The plaintiff appeals, assigning as error that the defendant assumed inconsistent positions upon the different hearings occurring in the case, and that the court, in sustaining *533each position, made conflicting orders. But if we concede that the positions assumed by the defendant and sustained by the trial court were inconsistent, the plaintiff is not in a position to take advantage of the error. The only prejudice to the rights of plaintiff, if any, was the refusal of the trial court to modify the decree on the application of the plaintiff. If error was committed by the action of the court in that respect, plaintiff’s remedy was by appeal, and no appeal was taken from that order. The undeniable fact remains, regardless of whatever name the parties may have given the award, that it was one in the nature of alimony; permanent alimony in gross perhaps, but nevertheless alimony. The shifting positions of the defendant in no way tend to alter its force or effect. If, upon the hearing, the defendant had presented proofs which afterwards she attempted to deny by proof to the contrary, the objection made by appellant might be pertinent. In that case she would be assuming different positions upon questions of fact. The case here is different. It does not involve a question of fact, but is one of law.
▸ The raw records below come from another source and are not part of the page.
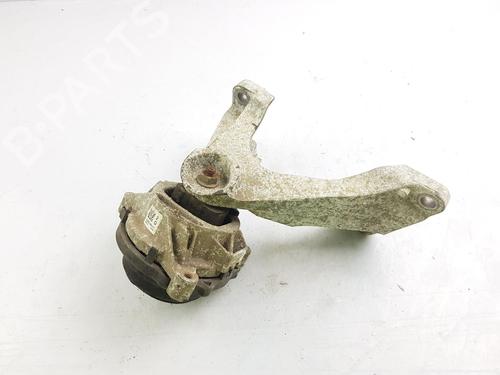 Engine mount BMW 3 (F30, F80) ActiveHybrid | BP25838702M89 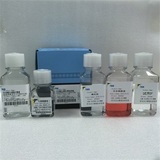 WBC1097PK 虎脾脏白细胞分离液试剂盒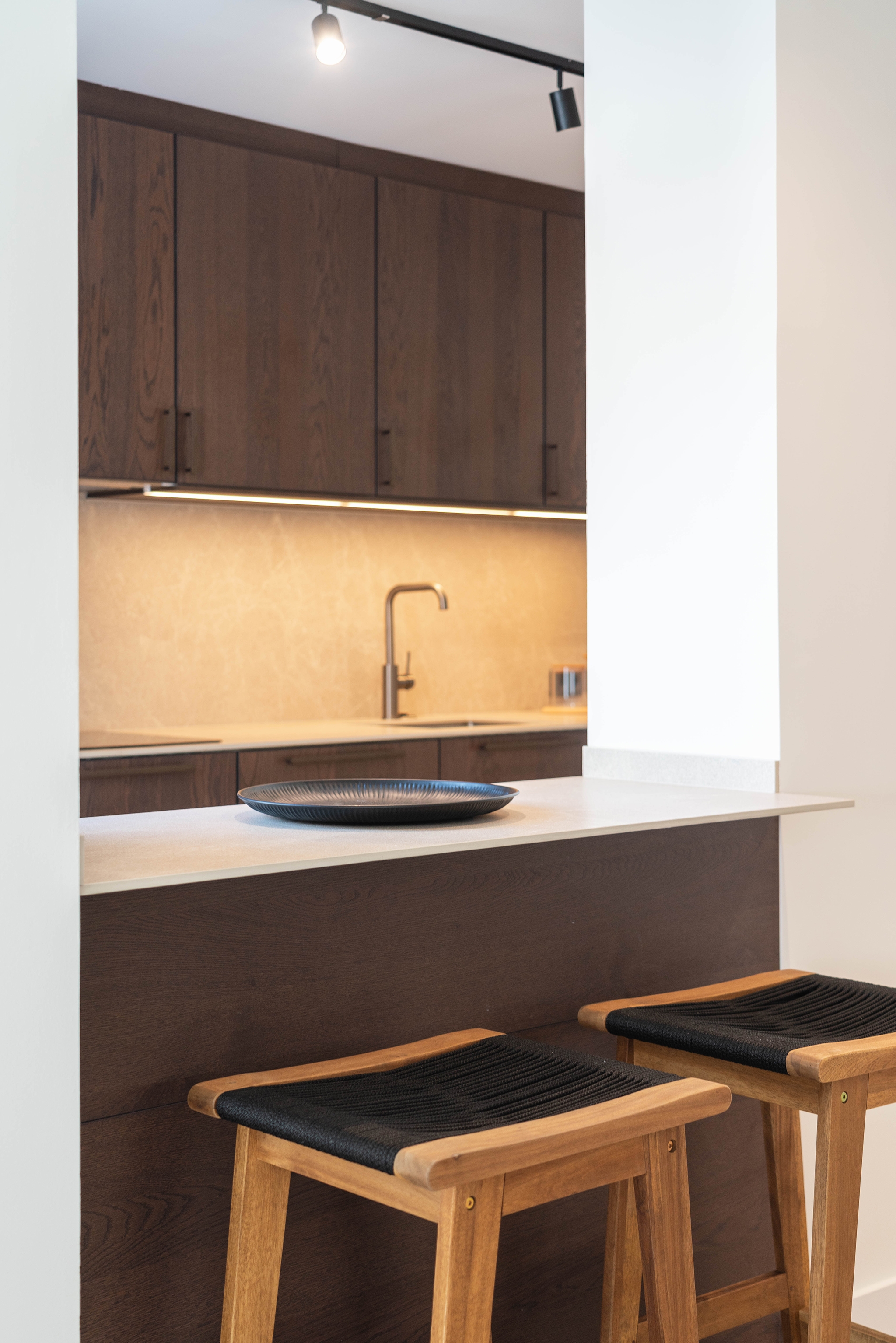 Apartamento Palma (9)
The decree is a matter of record, unchangeable by any attitude of the parties, and the fact that one of the parties, on different occasions, may attempt to put different constructions upon the terms of the decree, in no way alters the rights of the parties bound by the decree. Their liabilities and rights continue the same, regardless of the attitude of a contending party.

Respecting the standing of decrees for alimony in bankruptcy proceedings, it was held, under the bankruptcy act of 1898, that such debts do not constitute a provable debt under the act, and hence are not barred by the bankrupt’s discharge. Audubon v. Shufeldt, 181 U. S. 575; Wetmore v. Markoe, 196 U. S. 68.
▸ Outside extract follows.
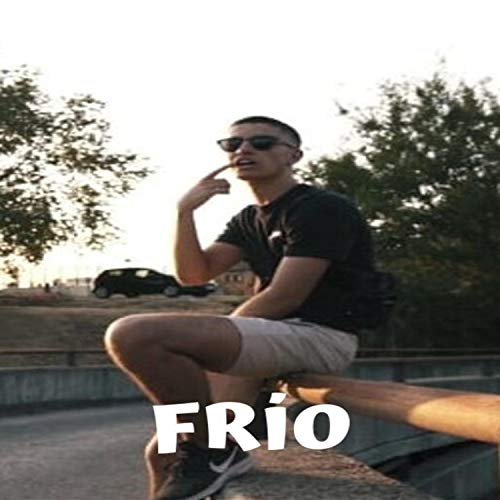 FRÍO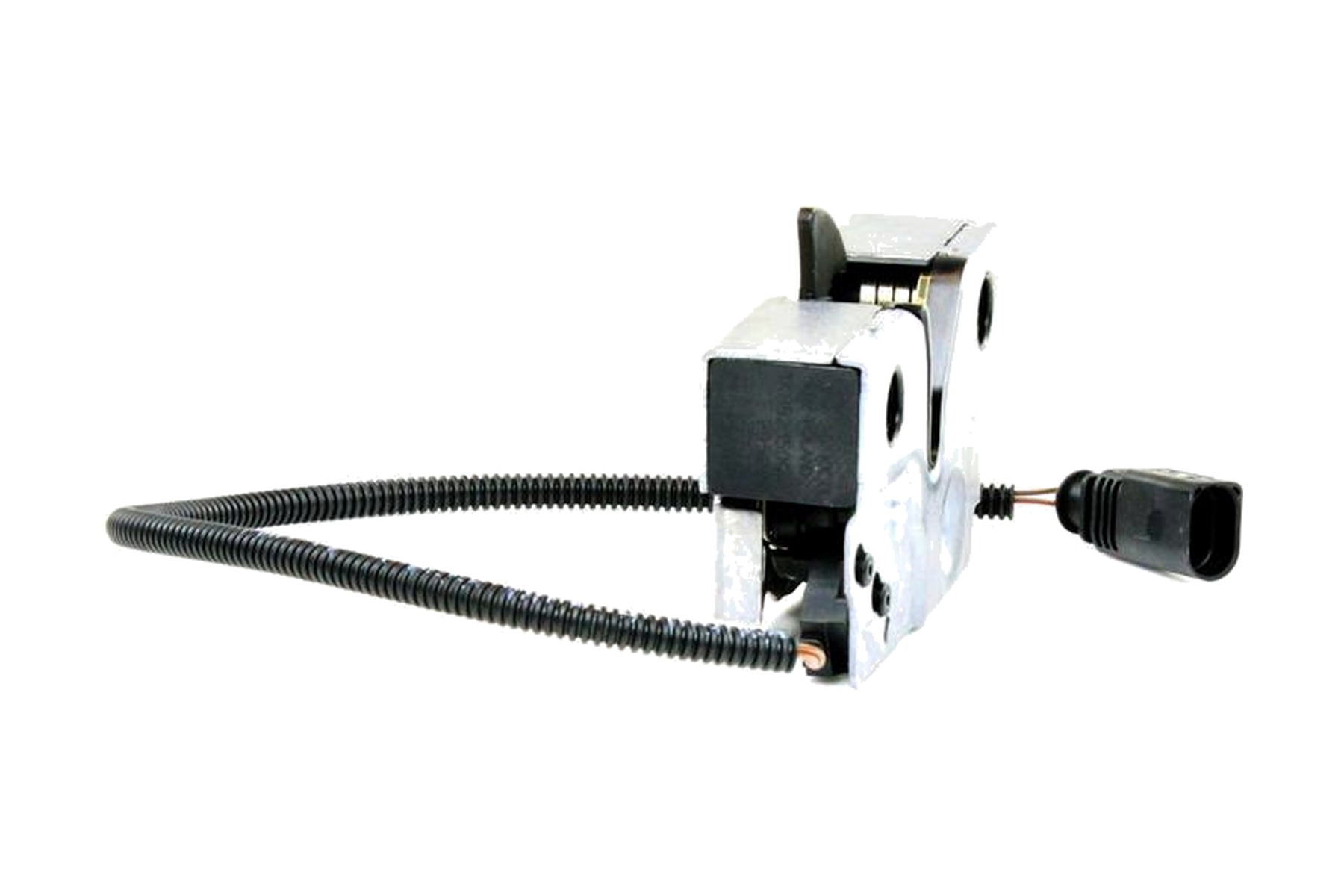 Fechadura de Capô VW 1K8823509S - Imagem 20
In the last cited case, it was said:

“The bankruptcy law should receive such an interpretation as will effectuate its beneficent purposes and not make it an instrument to deprive dependent wife and children of *534the support and maintenance due them from the husband and father, which it has ever been the purpose of the law to enforce. Systems of bankruptcy are designed to relieve the honest debtor from the weight of indebtedness which has become oppressive and to permit him to have a fresh start in business or commercial life, freed from the obligation and responsibilities which may have resulted from business misfortunes. Unless positively required by direct enactment the courts should not presume a design upon the part of Congress in relieving the unfortunate debtor to make the law a means of avoiding enforcement of the obligation, moral and legal, devolved upon the husband to support his wife and to maintain and educate his children. While it is true in this case the obligation has become fixed by an unalterable decree, so far as the amount to be contributed by the husband for the support is concerned, looking beneath the judgment for the foundation upon which it rests we find it was not decreed for any debt of the bankrupt, but was only a means designed by the law for carrying into effect and making available to the ■wife and children the right which the law gives them as against the husband and father.”
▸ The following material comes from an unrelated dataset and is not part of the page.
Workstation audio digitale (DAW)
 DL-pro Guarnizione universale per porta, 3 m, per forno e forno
The decisions generally hold that no allowances in the way of alimony, whether they bé subject to modification or not so subject, are barred by a bankrupt’s discharge, since they are not provable debts under the act of 1898. The bankruptcy act of 1903, which is the one applicable here, in terms provides that debts due for alimony or for the support of wife or child are not dischargeable in bankruptcy. The latter act is but a statutory formulation of the prior holdings of the courts, and the principle announced is applicable under the later statute.

The judgment is affirmed.

Ellis, C. J., Holcomb, Pabkeb, and Mount, JJ., concur.